== Tasks for this exercise ==
1. In the holiday pet safety tips, rewrite the paragraph beginning "Is the wiring orderly and contained?" as a short list that keeps its main facts.
2. Write the next part of the holiday pet safety tips, starting after their last sentence.

== Provided passage ==
4 Pet Safety Tips for the Holidays
Taking a few minutes to “pet proof” your decor can save precious time and energy cleaning up a pet’s party foul or taking an emergency trip to the vet. Here’s a quick holiday safety checklist to give you maximum pet safety without skimping on the classic decorations you crave.
- Is the mistletoe out of paw’s reach? If you’re one who can’t resist the Old World allure of a genuine European holly wreath with a hardy garnish of mistletoe, make sure those bitter berries stay well out of reach for your pets. Holly, ivy, mistletoe, and even run-of-the-mill Christmas tree needles can cause some serious trouble for your pet if ingested.
- Is the tree fortified? Between the tinsel, glass bulbs, candy canes, electric lights, and motorized polar express trains, the Christmas tree can be quite an unforgiving plaything for cats and dogs. Recommended solutions for this yearly impasse range from a modest tree downsizing to rather more creative interventions like bitter apple spray or, even, this tree girdle thing, but for those who want a more sustainable solution other options are available.
- Is the wiring orderly and contained? From the menorah to the advent wreath, candles have long figured into our holiday traditions--but that doesn’t stop anybody from breaking out the power strips. After your holiday displays are up and running, make sure exposed wires are taped, loose cords bound, and outlets in good order. That’s no ball of yarn, after all. You may also consider a timer for indoor lights--that way you’ll avoid too much plugging and unplugging.

== Information shown ==
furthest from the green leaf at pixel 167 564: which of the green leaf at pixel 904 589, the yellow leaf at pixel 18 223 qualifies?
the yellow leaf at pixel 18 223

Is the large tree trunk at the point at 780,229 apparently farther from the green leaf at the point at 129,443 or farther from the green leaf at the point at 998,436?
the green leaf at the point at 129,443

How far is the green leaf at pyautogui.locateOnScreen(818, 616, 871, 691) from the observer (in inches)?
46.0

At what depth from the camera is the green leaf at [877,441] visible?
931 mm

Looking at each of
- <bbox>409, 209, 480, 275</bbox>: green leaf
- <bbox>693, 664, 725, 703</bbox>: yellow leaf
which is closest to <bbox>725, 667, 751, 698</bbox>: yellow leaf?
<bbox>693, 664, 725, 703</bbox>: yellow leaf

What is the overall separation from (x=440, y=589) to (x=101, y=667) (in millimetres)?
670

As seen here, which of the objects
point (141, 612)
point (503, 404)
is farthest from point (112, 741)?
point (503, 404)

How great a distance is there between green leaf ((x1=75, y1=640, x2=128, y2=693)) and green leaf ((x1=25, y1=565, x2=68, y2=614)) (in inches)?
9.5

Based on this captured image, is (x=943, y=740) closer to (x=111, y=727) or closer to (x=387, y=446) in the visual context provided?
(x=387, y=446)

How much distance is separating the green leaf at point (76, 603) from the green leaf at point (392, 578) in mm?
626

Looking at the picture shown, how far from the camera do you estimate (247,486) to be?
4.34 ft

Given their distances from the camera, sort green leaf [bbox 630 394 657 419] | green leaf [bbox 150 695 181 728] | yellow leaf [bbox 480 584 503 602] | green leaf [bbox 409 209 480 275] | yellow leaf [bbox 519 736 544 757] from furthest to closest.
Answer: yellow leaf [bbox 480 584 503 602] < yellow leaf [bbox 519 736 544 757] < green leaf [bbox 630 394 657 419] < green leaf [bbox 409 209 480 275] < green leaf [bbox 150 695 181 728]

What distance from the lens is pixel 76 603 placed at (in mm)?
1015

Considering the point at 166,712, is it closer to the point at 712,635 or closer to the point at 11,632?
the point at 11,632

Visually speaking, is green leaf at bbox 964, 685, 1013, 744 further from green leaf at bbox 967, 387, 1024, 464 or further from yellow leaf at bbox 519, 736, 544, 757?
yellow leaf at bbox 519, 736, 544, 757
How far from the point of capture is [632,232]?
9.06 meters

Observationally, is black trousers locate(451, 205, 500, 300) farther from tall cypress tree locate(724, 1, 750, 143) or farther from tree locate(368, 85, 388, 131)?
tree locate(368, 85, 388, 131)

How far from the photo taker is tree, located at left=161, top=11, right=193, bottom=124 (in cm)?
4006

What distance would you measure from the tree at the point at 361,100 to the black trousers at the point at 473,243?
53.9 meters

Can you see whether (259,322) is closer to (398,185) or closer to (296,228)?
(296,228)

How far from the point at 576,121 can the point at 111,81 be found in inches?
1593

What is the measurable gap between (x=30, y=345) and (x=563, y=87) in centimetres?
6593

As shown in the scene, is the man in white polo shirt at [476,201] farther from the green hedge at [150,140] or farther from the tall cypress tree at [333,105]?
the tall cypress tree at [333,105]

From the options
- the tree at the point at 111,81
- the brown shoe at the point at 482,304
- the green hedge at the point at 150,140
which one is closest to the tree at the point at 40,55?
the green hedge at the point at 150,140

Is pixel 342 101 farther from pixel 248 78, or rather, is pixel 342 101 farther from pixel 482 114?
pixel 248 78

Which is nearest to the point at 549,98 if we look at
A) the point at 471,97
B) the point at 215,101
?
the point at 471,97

== Answers per task ==
1.
- Candles have long been part of holiday traditions, but power strips still come out.
- Once holiday displays are running, tape exposed wires, bind loose cords, and keep outlets in good order.
- A timer for indoor lights cuts down on plugging and unplugging.

2.
- Is the dessert accounted for? As if to avoid the whole nasty business of chocolate and its poisonous compound theobromine, the College of Veterinary Medicine at Washington State University shares a fantastic pointer for pet owners: “If you want to get festive, mix some of your pet's regular food with water to make a ‘dough’ and roll out and cut into festive shapes, then bake until crunchy.” Diversion - still the best parenting trick in the book.
Whether it’s a case of kitty tree-phoria or the sudden onset doggy dessert-drive, the holidays can present some tantalyzing risks for your pet. A few minor precautions around the holidays can go a long way toward securing that silent night you and the family have been planning all season.